→ Texto seleccionado
-=-=-
Alleluia
El amor inmenso Por Manu Argüelles
Fabrice Du Welz le tiene muy poco apego al cine de terror contemporáneo. No sólo por alguna afirmación suya en entrevistas concedidas sino especialmente por Alleluia, película que vuelve a recrear en el cine el sórdido recorrido de los asesinos de los corazones solitarios, Raymond Fernández y Martha Beck. Y de lejos, no sólo es la mejor película que ha realizado Fabrice Du Welz hasta la fecha sino que es la mejor adaptación de aquel caso real de los años cuarenta, después de Los asesinos de la luna de miel (The Honeymoon Killers, 1969), primera adaptación llevada a cabo por Leonard Kastle dentro de las coordenadas de la serie B convulsa y abigarrada de finales de los 60.
Con Alleluia, Fabrice du Welz subió el nivel de forma considerable en la pasada edición de Sitges, alicaída y escasa de películas con potencia. Con ella el director belga denota haberse revisado y estudiado las anteriores adaptaciones, incluso la más irregular y reciente Corazones solitarios (Lonely Hearts, Todd Robinson, 2006), 1, aunque Du Welz en su desconexión del cine contemporáneo realiza una regresión que le enlaza directamente con la joya de Leonard Kastle, omitiendo el enfoque de Ripstein, Profundo carmesí (1996), más teatral y peripatético 2.
Profundo carmesí
Alleluia está filmada en 16 mm como Faces (John Cassavetes, 1968), La matanza de Texas (The Texas Chainsaw Massacre, Tobe Hooper, 1974) o Henry, retrato de un asesino (Henry: Portrait of a Serial Killer, John McNaughton, 1986). De todas aquellas películas que se han filmado en 16 mm selecciono tres ejemplos que guardan estrecha relación con la película de Fabrice du Welz y que delimitan las intenciones expresivas y formales del film. Este tipo de película utlizado especialmente en los documentales realizados en la Segunda Guerra Mundial, por tanto, destinado a un uso más televisivo y menos «profesional» que el estandarizado de 35 mm, imprime una decisión que va a enfatizar la textura sobre la imagen. Porque su aproximación tiene mucho de epidérmico, de elucubrar un trabajo más sensorial, de embargar al espectador a partir de lo rugoso e imperfecto. Y en esa obsesiva fijación por lo carnal de una pasión desaforada sobre la que Alleluia trabaja, se alinea el mismo impulso maníaco por la propia piel de la imagen. Aquí, la imagen en bruto de Cassavetes resulta fundamental. El apropiacionismo del cine verité de los documentales de los 60 reactualizado en nuestro presente, en tiempos de excelencia y de imágenes compactas y perfectas, en esta era de empresas tecnológicas por una mayor definición a través de lo digital, directamente fija el film como una propuesta a contracorriente, muy en la línea del cine experimental que se interroga más por el dispositivo cinematográfico y su materialidad que por todo aquello que alberga lo visual.
-=-=-
→ Información extraída
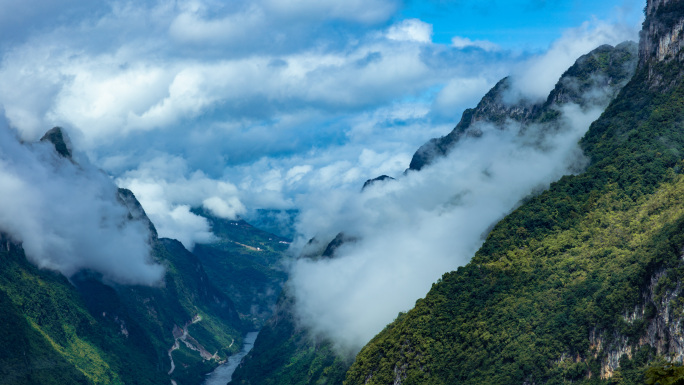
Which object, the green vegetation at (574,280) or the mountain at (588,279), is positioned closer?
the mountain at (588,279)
-=-=-
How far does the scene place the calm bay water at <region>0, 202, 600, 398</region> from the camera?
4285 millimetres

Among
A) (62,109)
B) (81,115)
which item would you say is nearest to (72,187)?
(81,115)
-=-=-
→ La tarea
Prolonga la crítica de Alleluia a partir de su última oración.

→ Respuesta escrita
No obstante, no pretendo hacer una prematura entronización de la postura de Du Welz porque, dentro del género, por mucho que rechace el cine de terror que se realiza en la actualidad, no dista tanto de directores como James Wan, Alexandre Aja o Rob Zombie. Porque como ellos, él es un director que manifiesta ser consciente de su legado. Su paleta está tomada del Off-Hollywood de finales de los 60, películas que hoy ya han sido digeridas y consensuadas, por lo que poco de «alternativo» guardan. Eso no quita que los resultados sean excelentes, dado el penetrante efecto expresivo que consigue, pero seamos conscientes que su acto de restitución arqueológica puede estar considerado a contracorriente pero carece de la transgresión que antaño sí poseían las películas citadas.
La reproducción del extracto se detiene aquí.